**EXERCISE GOAL**
Retype only what runs from the line that contains "Across the options" through the last line of the listing below, both lines included.

**GIVEN DATA**
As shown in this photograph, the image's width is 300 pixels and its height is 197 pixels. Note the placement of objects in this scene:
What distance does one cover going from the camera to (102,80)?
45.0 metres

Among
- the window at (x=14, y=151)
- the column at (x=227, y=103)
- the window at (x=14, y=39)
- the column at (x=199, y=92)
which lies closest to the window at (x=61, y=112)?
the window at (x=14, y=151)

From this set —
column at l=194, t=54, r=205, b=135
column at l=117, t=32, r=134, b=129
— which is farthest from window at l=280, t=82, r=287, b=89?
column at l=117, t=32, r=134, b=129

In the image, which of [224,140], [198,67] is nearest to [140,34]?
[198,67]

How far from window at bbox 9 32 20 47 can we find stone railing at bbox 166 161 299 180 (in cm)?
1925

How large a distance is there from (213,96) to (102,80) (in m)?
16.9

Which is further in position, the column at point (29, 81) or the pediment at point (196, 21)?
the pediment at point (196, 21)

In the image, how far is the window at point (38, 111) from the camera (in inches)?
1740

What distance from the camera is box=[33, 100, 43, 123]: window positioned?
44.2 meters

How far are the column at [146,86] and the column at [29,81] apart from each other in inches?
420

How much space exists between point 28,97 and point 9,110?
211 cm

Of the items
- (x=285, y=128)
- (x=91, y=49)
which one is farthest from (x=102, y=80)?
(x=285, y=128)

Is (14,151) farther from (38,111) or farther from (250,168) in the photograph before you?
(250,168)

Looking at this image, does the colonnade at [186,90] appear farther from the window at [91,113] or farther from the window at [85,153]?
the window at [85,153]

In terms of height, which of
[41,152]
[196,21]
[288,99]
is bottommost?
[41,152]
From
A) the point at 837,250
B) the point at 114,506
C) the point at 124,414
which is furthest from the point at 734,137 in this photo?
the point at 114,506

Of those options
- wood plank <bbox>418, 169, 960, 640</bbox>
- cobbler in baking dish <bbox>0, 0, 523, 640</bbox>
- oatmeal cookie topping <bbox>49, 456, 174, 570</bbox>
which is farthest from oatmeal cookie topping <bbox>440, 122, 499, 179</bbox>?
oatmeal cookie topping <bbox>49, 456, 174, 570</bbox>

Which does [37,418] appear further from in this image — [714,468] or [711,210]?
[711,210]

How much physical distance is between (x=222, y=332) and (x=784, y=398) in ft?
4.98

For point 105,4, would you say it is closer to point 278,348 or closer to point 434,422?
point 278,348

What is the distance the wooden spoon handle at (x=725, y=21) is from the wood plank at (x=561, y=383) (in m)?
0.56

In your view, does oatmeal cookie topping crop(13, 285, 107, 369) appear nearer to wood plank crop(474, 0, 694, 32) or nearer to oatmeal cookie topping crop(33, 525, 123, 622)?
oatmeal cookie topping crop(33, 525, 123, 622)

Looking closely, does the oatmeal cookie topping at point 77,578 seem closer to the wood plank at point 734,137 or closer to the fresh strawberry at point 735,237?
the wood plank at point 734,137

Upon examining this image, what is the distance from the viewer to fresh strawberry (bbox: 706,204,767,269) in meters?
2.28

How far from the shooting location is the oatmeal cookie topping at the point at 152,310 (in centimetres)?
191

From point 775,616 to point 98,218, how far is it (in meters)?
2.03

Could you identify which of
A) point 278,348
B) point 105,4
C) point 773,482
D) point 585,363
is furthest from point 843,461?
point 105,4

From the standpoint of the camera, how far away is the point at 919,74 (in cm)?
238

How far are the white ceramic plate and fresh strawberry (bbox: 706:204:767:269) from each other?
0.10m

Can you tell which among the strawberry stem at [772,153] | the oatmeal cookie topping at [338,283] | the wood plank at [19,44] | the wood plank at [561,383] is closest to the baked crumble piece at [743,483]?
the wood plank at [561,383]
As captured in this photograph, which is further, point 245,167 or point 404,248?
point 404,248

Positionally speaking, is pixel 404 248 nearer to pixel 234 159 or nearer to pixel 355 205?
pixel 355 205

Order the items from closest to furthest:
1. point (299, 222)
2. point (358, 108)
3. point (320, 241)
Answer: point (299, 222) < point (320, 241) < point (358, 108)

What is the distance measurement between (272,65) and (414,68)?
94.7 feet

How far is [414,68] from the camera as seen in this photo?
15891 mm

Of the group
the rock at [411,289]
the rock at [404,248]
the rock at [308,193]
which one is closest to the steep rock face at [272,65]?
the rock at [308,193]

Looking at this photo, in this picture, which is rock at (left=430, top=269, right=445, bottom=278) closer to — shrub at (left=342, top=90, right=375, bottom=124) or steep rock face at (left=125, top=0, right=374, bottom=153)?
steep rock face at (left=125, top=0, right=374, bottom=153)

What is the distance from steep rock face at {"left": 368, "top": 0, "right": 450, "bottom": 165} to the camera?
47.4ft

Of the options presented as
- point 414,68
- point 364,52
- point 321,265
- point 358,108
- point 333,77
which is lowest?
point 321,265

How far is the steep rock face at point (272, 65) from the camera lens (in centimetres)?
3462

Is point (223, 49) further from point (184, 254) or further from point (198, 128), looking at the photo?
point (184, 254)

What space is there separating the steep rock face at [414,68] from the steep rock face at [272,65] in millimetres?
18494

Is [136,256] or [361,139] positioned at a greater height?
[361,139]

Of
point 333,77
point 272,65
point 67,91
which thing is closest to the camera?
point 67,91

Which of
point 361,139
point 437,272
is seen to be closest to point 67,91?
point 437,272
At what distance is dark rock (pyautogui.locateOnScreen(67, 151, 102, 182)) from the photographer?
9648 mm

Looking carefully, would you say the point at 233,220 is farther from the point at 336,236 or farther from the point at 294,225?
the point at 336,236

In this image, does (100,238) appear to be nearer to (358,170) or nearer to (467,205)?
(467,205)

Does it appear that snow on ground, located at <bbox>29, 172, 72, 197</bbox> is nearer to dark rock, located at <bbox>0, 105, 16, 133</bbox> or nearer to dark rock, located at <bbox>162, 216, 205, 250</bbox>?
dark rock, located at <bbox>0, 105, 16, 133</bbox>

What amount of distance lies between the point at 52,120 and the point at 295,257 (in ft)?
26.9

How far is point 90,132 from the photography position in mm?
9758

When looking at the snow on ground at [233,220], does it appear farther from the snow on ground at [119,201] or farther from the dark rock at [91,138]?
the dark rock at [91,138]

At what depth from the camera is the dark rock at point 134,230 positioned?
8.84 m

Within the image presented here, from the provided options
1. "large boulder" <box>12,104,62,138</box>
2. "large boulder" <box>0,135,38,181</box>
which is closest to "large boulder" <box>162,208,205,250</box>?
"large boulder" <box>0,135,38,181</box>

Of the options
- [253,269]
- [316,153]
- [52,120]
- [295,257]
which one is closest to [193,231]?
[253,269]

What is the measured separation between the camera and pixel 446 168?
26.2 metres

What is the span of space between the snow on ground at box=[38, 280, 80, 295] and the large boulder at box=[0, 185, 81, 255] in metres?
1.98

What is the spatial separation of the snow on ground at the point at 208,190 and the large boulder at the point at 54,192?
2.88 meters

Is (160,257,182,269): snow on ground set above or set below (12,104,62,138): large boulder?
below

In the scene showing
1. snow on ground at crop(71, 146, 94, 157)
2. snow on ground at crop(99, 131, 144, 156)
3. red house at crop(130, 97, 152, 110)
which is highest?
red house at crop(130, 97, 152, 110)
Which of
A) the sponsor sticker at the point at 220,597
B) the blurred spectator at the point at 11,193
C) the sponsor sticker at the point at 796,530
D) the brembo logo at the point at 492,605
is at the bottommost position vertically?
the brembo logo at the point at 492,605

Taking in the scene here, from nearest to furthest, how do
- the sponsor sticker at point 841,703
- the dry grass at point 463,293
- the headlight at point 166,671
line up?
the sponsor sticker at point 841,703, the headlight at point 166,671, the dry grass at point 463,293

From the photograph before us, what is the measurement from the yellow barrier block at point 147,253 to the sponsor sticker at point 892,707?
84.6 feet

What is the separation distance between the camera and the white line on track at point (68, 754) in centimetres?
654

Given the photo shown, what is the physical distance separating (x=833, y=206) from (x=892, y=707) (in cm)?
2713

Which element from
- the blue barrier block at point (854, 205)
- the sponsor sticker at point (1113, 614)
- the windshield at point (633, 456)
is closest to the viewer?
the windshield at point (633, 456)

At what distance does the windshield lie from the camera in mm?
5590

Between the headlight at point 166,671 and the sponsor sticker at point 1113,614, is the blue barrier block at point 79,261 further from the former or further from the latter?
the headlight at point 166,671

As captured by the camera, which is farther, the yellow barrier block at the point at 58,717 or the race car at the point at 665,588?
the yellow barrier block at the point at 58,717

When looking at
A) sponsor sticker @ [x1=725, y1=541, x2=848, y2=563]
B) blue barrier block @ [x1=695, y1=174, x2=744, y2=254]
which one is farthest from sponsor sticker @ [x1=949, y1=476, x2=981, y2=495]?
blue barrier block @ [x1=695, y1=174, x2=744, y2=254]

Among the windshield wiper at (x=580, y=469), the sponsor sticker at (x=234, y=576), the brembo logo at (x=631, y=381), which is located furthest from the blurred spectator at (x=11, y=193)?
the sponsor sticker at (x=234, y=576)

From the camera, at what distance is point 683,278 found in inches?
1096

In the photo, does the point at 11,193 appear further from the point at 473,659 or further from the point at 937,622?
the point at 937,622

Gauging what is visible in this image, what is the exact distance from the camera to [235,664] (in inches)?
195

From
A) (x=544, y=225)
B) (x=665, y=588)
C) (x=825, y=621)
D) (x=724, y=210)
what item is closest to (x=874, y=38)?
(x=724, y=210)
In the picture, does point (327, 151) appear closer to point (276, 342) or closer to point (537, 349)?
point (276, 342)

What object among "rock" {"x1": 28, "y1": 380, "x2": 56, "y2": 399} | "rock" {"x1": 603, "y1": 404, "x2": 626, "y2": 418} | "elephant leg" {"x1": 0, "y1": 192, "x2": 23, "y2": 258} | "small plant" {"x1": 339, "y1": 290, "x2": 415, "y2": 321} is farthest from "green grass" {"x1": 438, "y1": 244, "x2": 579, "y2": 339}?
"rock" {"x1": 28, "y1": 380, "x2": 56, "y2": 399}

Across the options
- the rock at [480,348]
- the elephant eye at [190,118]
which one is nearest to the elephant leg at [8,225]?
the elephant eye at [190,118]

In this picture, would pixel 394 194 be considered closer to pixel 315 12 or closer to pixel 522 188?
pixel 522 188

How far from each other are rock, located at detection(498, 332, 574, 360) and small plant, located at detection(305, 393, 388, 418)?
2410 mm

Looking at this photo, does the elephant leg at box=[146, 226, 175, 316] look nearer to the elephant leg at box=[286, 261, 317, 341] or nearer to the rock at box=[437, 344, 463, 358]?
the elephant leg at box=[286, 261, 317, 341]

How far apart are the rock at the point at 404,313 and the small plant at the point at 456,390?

**FINISHED ANSWER**
Across the options
- the rock at [480,348]
- the elephant eye at [190,118]
which one is nearest to the elephant leg at [8,225]?
the elephant eye at [190,118]

In this picture, would pixel 394 194 be considered closer to pixel 315 12 or closer to pixel 522 188?
pixel 522 188

How far from each other are rock, located at detection(498, 332, 574, 360) and small plant, located at detection(305, 393, 388, 418)?
2410 mm

Looking at this photo, does the elephant leg at box=[146, 226, 175, 316] look nearer to the elephant leg at box=[286, 261, 317, 341] or nearer to the rock at box=[437, 344, 463, 358]?
the elephant leg at box=[286, 261, 317, 341]

How far apart are the rock at the point at 404,313 and the small plant at the point at 456,390?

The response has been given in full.